[Stored data]

╭──

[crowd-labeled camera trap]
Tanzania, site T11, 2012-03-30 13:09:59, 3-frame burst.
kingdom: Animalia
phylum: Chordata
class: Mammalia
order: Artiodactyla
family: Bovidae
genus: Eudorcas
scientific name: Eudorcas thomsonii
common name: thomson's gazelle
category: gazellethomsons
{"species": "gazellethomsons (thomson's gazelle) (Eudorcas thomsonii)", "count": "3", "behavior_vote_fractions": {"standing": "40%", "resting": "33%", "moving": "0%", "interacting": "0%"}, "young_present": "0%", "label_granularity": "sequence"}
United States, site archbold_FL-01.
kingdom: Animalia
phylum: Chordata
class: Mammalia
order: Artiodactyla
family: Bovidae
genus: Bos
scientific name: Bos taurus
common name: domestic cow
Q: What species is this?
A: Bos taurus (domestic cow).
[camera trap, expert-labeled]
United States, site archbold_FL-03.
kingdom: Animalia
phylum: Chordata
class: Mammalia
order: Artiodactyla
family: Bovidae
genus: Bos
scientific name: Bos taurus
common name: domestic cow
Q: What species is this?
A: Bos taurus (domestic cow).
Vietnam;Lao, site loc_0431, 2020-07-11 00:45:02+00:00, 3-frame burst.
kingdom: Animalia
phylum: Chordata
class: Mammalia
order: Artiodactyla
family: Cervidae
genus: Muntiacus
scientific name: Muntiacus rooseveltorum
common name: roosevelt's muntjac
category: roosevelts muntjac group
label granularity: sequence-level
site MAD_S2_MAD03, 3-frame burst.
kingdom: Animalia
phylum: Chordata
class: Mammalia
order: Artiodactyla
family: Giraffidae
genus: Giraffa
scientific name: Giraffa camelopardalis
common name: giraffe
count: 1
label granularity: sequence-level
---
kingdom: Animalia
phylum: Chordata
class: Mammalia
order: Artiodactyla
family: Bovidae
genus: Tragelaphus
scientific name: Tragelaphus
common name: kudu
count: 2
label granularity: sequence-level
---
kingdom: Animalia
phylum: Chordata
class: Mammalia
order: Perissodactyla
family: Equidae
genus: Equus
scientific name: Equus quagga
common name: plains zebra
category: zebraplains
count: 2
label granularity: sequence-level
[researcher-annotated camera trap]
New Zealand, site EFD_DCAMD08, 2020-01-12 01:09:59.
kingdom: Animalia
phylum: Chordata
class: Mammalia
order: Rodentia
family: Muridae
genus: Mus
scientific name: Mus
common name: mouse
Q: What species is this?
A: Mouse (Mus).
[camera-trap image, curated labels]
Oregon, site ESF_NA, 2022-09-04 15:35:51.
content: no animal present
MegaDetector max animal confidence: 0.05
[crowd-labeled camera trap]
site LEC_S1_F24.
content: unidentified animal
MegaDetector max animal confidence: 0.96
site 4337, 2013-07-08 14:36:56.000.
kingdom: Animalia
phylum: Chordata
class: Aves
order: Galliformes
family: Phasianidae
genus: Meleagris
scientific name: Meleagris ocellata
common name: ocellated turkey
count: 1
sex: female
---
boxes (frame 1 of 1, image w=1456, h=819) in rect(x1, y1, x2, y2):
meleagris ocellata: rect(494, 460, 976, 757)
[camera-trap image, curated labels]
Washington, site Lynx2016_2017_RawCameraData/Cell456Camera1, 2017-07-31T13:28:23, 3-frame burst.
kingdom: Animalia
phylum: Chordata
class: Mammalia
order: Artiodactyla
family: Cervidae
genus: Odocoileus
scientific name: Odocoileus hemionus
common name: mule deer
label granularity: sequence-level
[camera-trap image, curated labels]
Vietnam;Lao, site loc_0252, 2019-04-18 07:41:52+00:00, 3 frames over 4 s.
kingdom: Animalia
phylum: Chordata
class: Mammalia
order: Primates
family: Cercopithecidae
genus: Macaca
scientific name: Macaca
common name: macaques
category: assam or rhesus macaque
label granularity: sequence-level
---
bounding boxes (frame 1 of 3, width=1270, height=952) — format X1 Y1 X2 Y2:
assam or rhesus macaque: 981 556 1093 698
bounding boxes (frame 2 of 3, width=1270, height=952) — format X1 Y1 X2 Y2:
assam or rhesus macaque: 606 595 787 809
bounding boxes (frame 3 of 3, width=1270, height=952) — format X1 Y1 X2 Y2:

╰──

An exact copy of every record is needed.

» **Task solution**:
[crowd-labeled camera trap]
Tanzania, site T11, 2012-03-30 13:09:59, 3-frame burst.
kingdom: Animalia
phylum: Chordata
class: Mammalia
order: Artiodactyla
family: Bovidae
genus: Eudorcas
scientific name: Eudorcas thomsonii
common name: thomson's gazelle
category: gazellethomsons
{"species": "gazellethomsons (thomson's gazelle) (Eudorcas thomsonii)", "count": "3", "behavior_vote_fractions": {"standing": "40%", "resting": "33%", "moving": "0%", "interacting": "0%"}, "young_present": "0%", "label_granularity": "sequence"}
United States, site archbold_FL-01.
kingdom: Animalia
phylum: Chordata
class: Mammalia
order: Artiodactyla
family: Bovidae
genus: Bos
scientific name: Bos taurus
common name: domestic cow
Q: What species is this?
A: Bos taurus (domestic cow).
[camera trap, expert-labeled]
United States, site archbold_FL-03.
kingdom: Animalia
phylum: Chordata
class: Mammalia
order: Artiodactyla
family: Bovidae
genus: Bos
scientific name: Bos taurus
common name: domestic cow
Q: What species is this?
A: Bos taurus (domestic cow).
Vietnam;Lao, site loc_0431, 2020-07-11 00:45:02+00:00, 3-frame burst.
kingdom: Animalia
phylum: Chordata
class: Mammalia
order: Artiodactyla
family: Cervidae
genus: Muntiacus
scientific name: Muntiacus rooseveltorum
common name: roosevelt's muntjac
category: roosevelts muntjac group
label granularity: sequence-level
site MAD_S2_MAD03, 3-frame burst.
kingdom: Animalia
phylum: Chordata
class: Mammalia
order: Artiodactyla
family: Giraffidae
genus: Giraffa
scientific name: Giraffa camelopardalis
common name: giraffe
count: 1
label granularity: sequence-level
---
kingdom: Animalia
phylum: Chordata
class: Mammalia
order: Artiodactyla
family: Bovidae
genus: Tragelaphus
scientific name: Tragelaphus
common name: kudu
count: 2
label granularity: sequence-level
---
kingdom: Animalia
phylum: Chordata
class: Mammalia
order: Perissodactyla
family: Equidae
genus: Equus
scientific name: Equus quagga
common name: plains zebra
category: zebraplains
count: 2
label granularity: sequence-level
[researcher-annotated camera trap]
New Zealand, site EFD_DCAMD08, 2020-01-12 01:09:59.
kingdom: Animalia
phylum: Chordata
class: Mammalia
order: Rodentia
family: Muridae
genus: Mus
scientific name: Mus
common name: mouse
Q: What species is this?
A: Mouse (Mus).
[camera-trap image, curated labels]
Oregon, site ESF_NA, 2022-09-04 15:35:51.
content: no animal present
MegaDetector max animal confidence: 0.05
[crowd-labeled camera trap]
site LEC_S1_F24.
content: unidentified animal
MegaDetector max animal confidence: 0.96
site 4337, 2013-07-08 14:36:56.000.
kingdom: Animalia
phylum: Chordata
class: Aves
order: Galliformes
family: Phasianidae
genus: Meleagris
scientific name: Meleagris ocellata
common name: ocellated turkey
count: 1
sex: female
---
boxes (frame 1 of 1, image w=1456, h=819) in rect(x1, y1, x2, y2):
meleagris ocellata: rect(494, 460, 976, 757)
[camera-trap image, curated labels]
Washington, site Lynx2016_2017_RawCameraData/Cell456Camera1, 2017-07-31T13:28:23, 3-frame burst.
kingdom: Animalia
phylum: Chordata
class: Mammalia
order: Artiodactyla
family: Cervidae
genus: Odocoileus
scientific name: Odocoileus hemionus
common name: mule deer
label granularity: sequence-level
[camera-trap image, curated labels]
Vietnam;Lao, site loc_0252, 2019-04-18 07:41:52+00:00, 3 frames over 4 s.
kingdom: Animalia
phylum: Chordata
class: Mammalia
order: Primates
family: Cercopithecidae
genus: Macaca
scientific name: Macaca
common name: macaques
category: assam or rhesus macaque
label granularity: sequence-level
---
bounding boxes (frame 1 of 3, width=1270, height=952) — format X1 Y1 X2 Y2:
assam or rhesus macaque: 981 556 1093 698
bounding boxes (frame 2 of 3, width=1270, height=952) — format X1 Y1 X2 Y2:
assam or rhesus macaque: 606 595 787 809
bounding boxes (frame 3 of 3, width=1270, height=952) — format X1 Y1 X2 Y2:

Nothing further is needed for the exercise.